“You’re not yourself tonight,” my friend said, interrupting his gleeful tale of tribulation and setting down his pint. We were ensconced firmly in our corner of the pub, a regular Friday meeting place where we could solve the problems of the world, and wonder to the heavens if we would want to be in charge of the whole mess.
In fact, he was correct and I was quite distracted, a larger corner of my mind brooding more heavily than normal. If brooding were an Olympic sport, I would be a heavyweight contender. I’m not sure whether it is from nurture or nature, but I have the unnecessary need to analyze the meaning of absolutely everything in my life. I have brought servers to tears by still not having had enough time with the breakfast menu to thoroughly contemplate the existential meaning of my decision to have the ham rather than the sausage with the farmer’s platter… and don’t ask how I would like my eggs.
Within his comment seemed the core of the problem. If I am not myself, than who am I?
My friend and I have known each other for a little over twenty years, and outside of family, is one of five people I still have some contact with over two distinct periods of my life (the three main stages are broken into living on the farm; university; and moving to Toronto.) We have been in and out of each other’s life from very different perspective – ‘frenemies’, acquaintances, friends, BFFs, and a five-day stint as lovers, which periodically we still crack up laughing about. Suffice to say, this is someone who should know quite a bit about me.
So I asked the question out loud: who am I? His mouth opened and shut, as he tried to come up with the answer.
Defining the ‘who’ always seems the easy bit: son, brother, cousin; stranger/acquaintance; friend/enemy; angel/pariah. The ‘who’ of me as an individual depends on the ‘who’ of you.
There are some absolutes, some inarguable and/or inescapable fact that will instantly play certain factors in the relationship between myself and any stranger I meet that will be recognizable within a few moments: I’m white; male; gay; remarkably average in looks and possibly intelligence. These instantly impact on interactions. These basic facts will be extrapolated within moments in an infinite number of ways, whether people are cognizant of their own social experience or not.
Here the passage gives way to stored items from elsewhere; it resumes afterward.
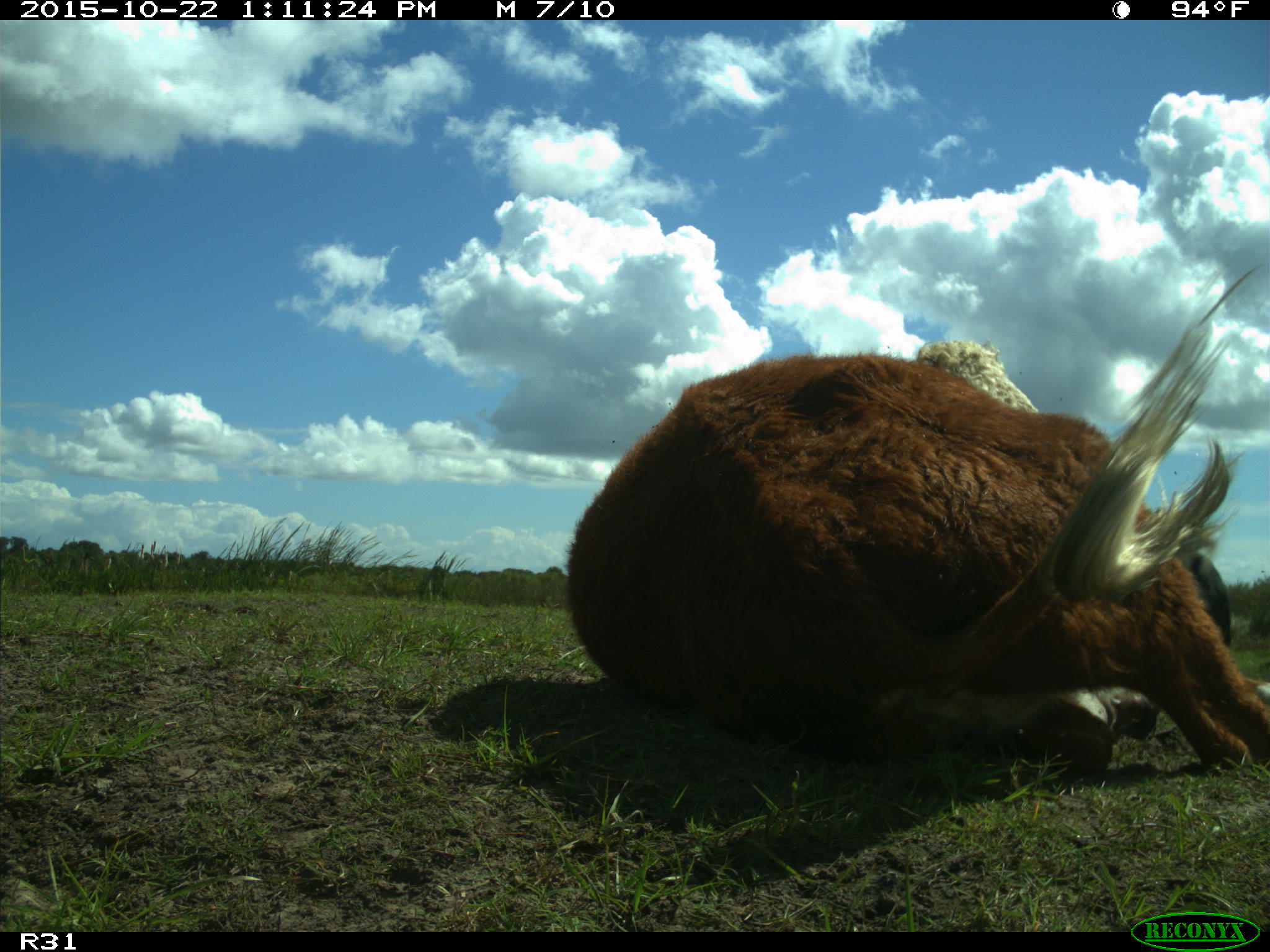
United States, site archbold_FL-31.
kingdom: Animalia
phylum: Chordata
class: Mammalia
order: Artiodactyla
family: Bovidae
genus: Bos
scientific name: Bos taurus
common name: domestic cow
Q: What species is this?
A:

Nothing is ever as simple as we would want it to be, no matter how hard we try; what we do; what we say: if we could change someone else’s mind about who we are that easily, we wouldn’t have issues of racism, or homophobia. That doesn’t mean that we shouldn’t continue to try and strive towards a better ideal, and set examples for the next generation.
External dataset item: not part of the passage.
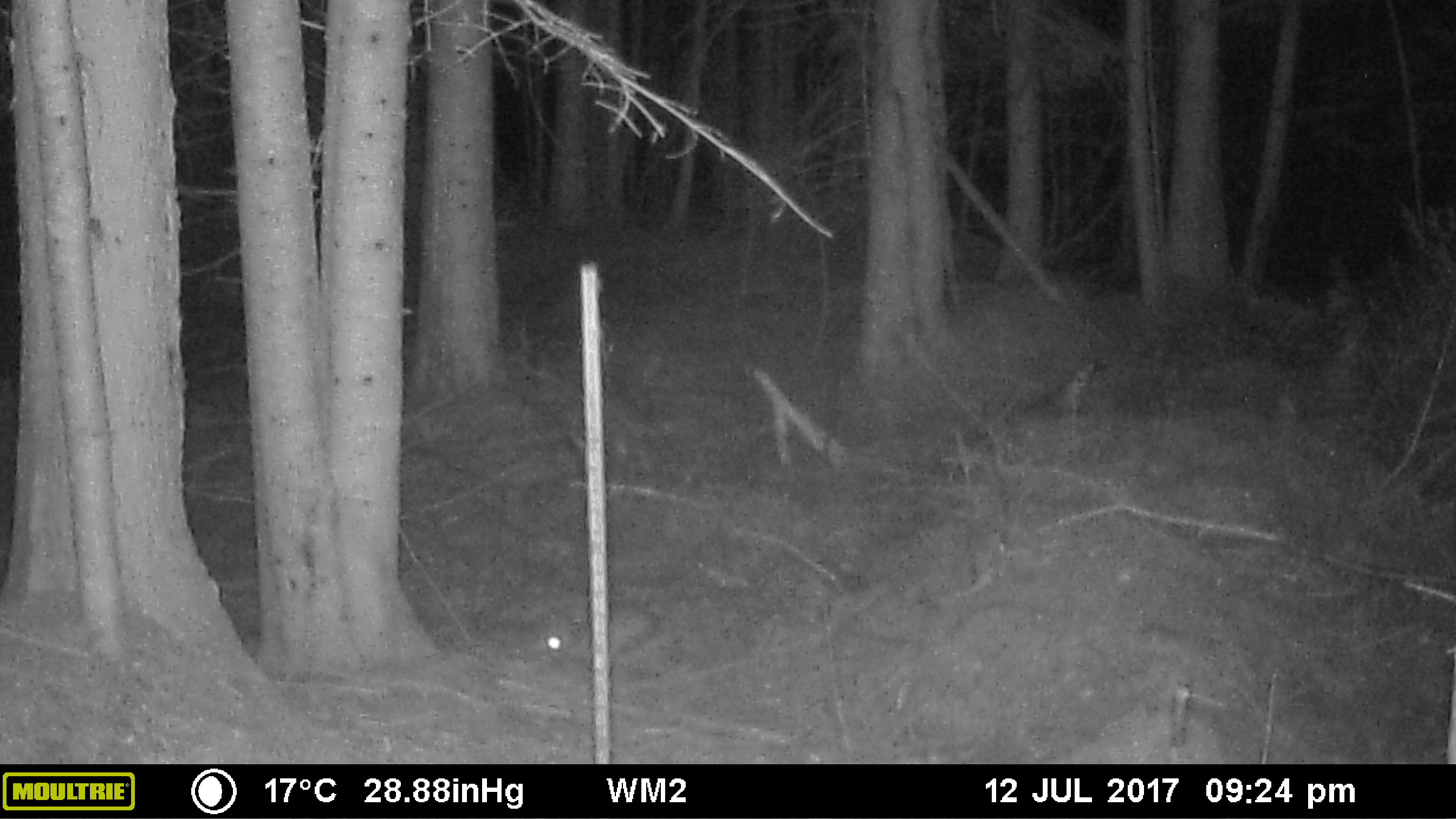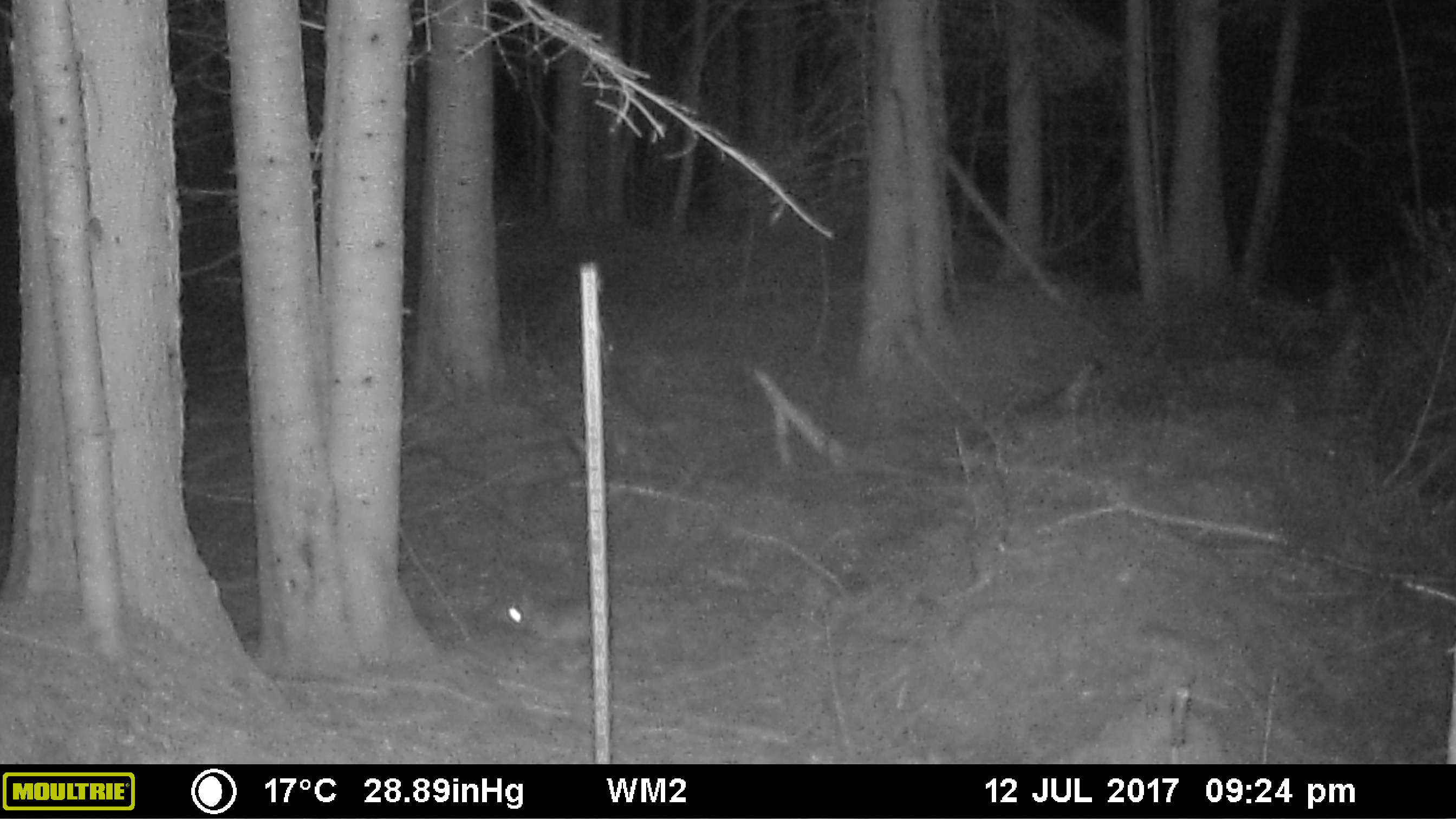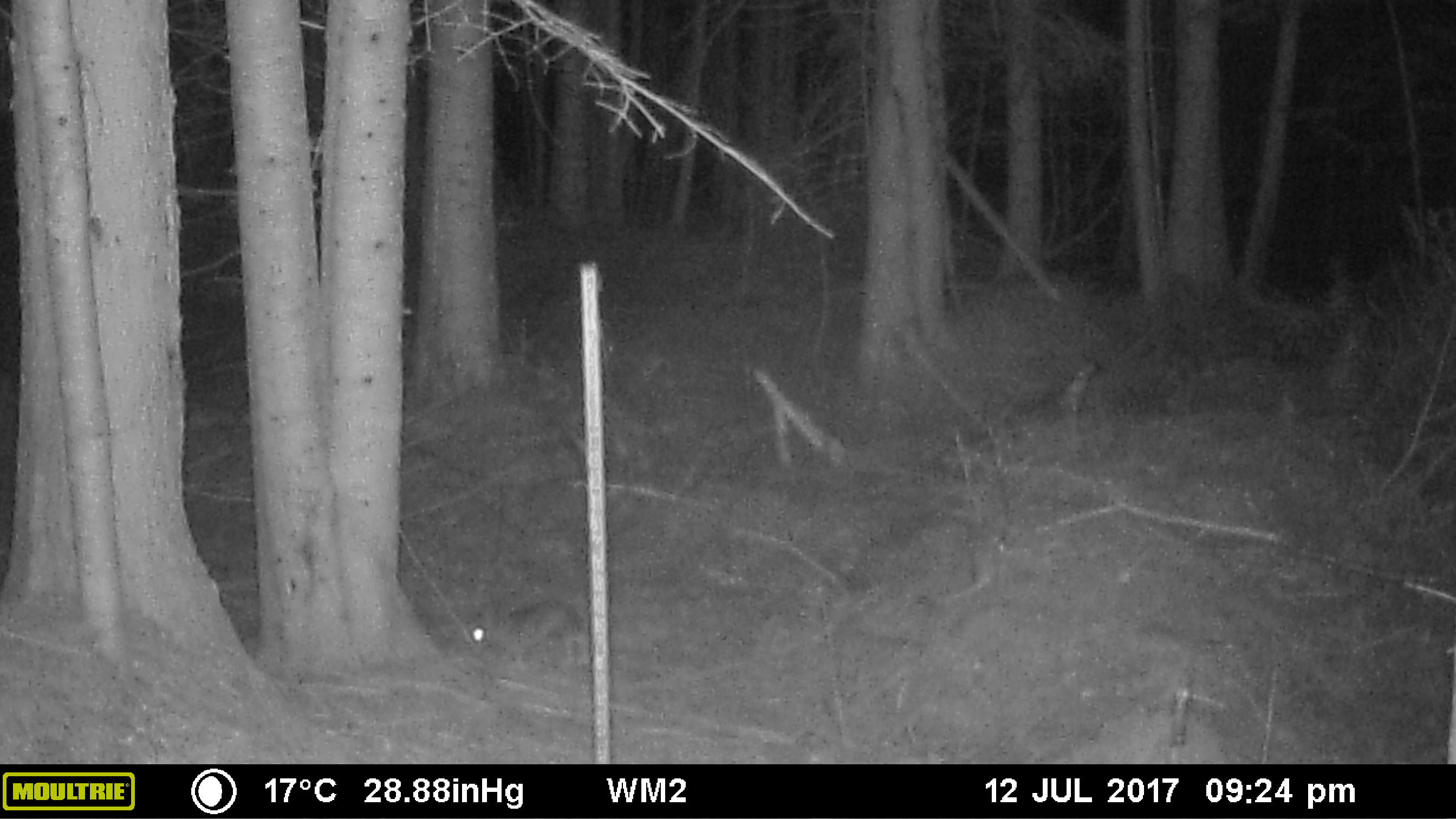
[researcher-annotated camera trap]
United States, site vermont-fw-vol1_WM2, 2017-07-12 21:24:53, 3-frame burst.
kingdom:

No, even at a narrower viewpoint, you can have competing interpretations of individual actions: one supervisor can grade someone’s work as hard working and diligent, and the next supervisor can view the person as a suck-up and a threat to his/her own position. Bitter exes can have such vastly different interpretations of he said/she said, that divorce is a profitable area of law to practice in. Neighbours might move away or forbid their children to play with each other for reasons that at the heart of it would seem down right silly once unraveled.
But who am I?
Most days I try to be nice, though some days I fail spectacularly. Then there are those awestruck/awful days when for better or worse it all comes out: a tsunami of stupid/stupendous proportions, again, the interpretation depending on the who of you.
Within the course of any given day I am the set of opposable thumbs that opens the bag of kibble; the neighbour that held the elevator door for you; the jerk on the subway, who made you move your knapsack off the seat, so he could sit down; the chauvinist pig, who dared to hold the door for you; the anonymous voice on the phone, who genuinely appreciates your frustration, but cannot help you as it is not his department; the asshole, coughing all over your food in the grocery store; the friend, who listens empathically to your break-up story; the regular, who orders the number 6 combo for pick-up; the jovial barfly, who tips really well; the honest guy, who yells and picks up your wallet that you just dropped; angry account number 123 ABC, calling about the double-bill on his bank statement. In short, I’m a human. Imperfectly struggling along with everyone else to find my niche in the world.
Who am I depends on who you are.
My friend picked up his glass and saluted me. “You’re my friend, and I love you. And right now, nothing else matters.”
The question answered, we resumed with the rest of the world’s problems.